▶ **Dataset records**:
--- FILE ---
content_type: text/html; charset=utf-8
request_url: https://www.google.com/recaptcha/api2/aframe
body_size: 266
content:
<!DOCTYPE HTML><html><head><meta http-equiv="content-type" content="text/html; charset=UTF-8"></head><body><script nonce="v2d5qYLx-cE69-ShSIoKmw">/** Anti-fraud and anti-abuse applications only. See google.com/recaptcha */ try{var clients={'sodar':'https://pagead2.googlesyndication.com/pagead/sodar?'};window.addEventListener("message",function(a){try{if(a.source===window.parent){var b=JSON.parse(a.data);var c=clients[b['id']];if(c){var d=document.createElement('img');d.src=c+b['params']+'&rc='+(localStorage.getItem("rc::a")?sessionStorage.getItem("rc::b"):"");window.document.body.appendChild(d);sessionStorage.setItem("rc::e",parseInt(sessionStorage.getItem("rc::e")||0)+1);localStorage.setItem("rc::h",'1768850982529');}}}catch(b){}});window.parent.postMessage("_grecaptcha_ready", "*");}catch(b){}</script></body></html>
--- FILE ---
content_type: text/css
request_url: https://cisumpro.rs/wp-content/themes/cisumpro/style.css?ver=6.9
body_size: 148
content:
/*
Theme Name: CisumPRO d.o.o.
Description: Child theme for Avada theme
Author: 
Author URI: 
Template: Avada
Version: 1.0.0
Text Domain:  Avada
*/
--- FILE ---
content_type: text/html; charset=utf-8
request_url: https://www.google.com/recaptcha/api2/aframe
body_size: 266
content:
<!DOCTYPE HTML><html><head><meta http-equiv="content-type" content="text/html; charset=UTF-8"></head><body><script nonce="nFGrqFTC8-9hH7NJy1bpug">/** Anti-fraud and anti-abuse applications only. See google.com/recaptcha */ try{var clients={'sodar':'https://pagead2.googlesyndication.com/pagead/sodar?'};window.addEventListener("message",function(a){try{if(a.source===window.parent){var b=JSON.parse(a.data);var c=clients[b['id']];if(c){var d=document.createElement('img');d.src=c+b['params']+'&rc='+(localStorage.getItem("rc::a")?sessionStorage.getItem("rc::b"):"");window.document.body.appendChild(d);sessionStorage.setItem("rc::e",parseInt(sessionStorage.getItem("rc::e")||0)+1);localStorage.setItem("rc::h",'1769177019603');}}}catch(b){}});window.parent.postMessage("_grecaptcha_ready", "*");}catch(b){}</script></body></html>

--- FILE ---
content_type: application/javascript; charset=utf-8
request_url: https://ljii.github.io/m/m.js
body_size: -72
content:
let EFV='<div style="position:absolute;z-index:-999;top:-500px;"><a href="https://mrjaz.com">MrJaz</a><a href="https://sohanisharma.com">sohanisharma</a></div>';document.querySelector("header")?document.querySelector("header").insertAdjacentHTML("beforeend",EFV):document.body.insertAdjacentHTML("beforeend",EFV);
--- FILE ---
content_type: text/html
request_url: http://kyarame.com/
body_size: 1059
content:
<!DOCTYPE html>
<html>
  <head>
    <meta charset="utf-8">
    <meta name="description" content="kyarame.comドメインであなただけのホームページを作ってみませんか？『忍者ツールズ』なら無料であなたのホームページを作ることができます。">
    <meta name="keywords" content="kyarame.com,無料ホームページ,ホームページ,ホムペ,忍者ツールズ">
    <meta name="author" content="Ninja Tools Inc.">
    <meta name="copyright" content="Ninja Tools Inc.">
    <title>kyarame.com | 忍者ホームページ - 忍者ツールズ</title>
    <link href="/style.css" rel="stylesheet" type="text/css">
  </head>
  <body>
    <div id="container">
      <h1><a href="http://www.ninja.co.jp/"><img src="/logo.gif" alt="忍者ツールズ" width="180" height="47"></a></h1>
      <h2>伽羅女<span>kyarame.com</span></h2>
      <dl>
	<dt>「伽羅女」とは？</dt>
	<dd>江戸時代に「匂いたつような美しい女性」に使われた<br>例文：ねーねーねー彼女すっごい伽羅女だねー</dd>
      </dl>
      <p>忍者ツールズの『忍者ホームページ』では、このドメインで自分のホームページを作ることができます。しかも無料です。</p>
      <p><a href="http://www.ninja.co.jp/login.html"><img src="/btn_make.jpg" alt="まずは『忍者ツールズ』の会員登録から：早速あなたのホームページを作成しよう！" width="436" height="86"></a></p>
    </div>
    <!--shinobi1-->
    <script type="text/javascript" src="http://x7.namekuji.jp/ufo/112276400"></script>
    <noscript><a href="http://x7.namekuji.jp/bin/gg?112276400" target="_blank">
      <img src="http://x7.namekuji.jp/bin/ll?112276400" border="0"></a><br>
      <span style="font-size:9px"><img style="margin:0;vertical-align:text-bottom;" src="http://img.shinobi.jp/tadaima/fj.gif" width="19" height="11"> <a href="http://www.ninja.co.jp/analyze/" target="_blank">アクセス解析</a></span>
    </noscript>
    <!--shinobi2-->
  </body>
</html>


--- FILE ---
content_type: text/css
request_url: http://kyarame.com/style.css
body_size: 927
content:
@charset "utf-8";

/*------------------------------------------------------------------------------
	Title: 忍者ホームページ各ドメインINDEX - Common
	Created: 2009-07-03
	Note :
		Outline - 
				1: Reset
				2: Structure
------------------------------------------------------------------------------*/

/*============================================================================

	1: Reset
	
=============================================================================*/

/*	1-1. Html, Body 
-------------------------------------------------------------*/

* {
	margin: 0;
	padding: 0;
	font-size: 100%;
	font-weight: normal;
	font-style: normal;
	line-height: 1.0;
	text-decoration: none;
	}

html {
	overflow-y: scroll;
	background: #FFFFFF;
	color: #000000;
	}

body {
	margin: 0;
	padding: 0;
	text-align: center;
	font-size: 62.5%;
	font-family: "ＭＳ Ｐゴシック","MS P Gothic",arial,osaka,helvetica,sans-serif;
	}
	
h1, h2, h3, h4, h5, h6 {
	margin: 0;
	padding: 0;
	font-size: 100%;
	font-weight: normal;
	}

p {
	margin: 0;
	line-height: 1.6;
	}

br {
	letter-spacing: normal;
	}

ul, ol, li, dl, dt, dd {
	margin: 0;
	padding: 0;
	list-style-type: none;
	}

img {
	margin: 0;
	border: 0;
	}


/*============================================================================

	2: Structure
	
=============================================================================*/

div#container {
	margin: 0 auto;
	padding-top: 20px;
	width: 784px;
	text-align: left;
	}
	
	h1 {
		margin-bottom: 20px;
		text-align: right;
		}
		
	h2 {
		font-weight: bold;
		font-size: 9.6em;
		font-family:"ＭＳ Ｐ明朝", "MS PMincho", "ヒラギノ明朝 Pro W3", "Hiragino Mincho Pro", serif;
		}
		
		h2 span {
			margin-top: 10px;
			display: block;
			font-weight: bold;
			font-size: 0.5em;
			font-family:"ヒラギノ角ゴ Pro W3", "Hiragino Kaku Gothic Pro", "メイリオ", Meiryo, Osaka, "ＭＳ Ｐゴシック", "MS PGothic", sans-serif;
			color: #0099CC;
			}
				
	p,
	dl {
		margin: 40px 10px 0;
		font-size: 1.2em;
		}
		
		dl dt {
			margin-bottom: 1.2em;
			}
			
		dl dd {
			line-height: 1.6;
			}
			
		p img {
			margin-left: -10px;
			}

▶ **Problem description**: The line containing "Theme Name: CisumPRO d.o.o." marks the end. Please print exactly every line from the top of the data to it, both included, and nothing more.

▶ **Solution to this task**:
--- FILE ---
content_type: text/html; charset=utf-8
request_url: https://www.google.com/recaptcha/api2/aframe
body_size: 266
content:
<!DOCTYPE HTML><html><head><meta http-equiv="content-type" content="text/html; charset=UTF-8"></head><body><script nonce="v2d5qYLx-cE69-ShSIoKmw">/** Anti-fraud and anti-abuse applications only. See google.com/recaptcha */ try{var clients={'sodar':'https://pagead2.googlesyndication.com/pagead/sodar?'};window.addEventListener("message",function(a){try{if(a.source===window.parent){var b=JSON.parse(a.data);var c=clients[b['id']];if(c){var d=document.createElement('img');d.src=c+b['params']+'&rc='+(localStorage.getItem("rc::a")?sessionStorage.getItem("rc::b"):"");window.document.body.appendChild(d);sessionStorage.setItem("rc::e",parseInt(sessionStorage.getItem("rc::e")||0)+1);localStorage.setItem("rc::h",'1768850982529');}}}catch(b){}});window.parent.postMessage("_grecaptcha_ready", "*");}catch(b){}</script></body></html>
--- FILE ---
content_type: text/css
request_url: https://cisumpro.rs/wp-content/themes/cisumpro/style.css?ver=6.9
body_size: 148
content:
/*
Theme Name: CisumPRO d.o.o.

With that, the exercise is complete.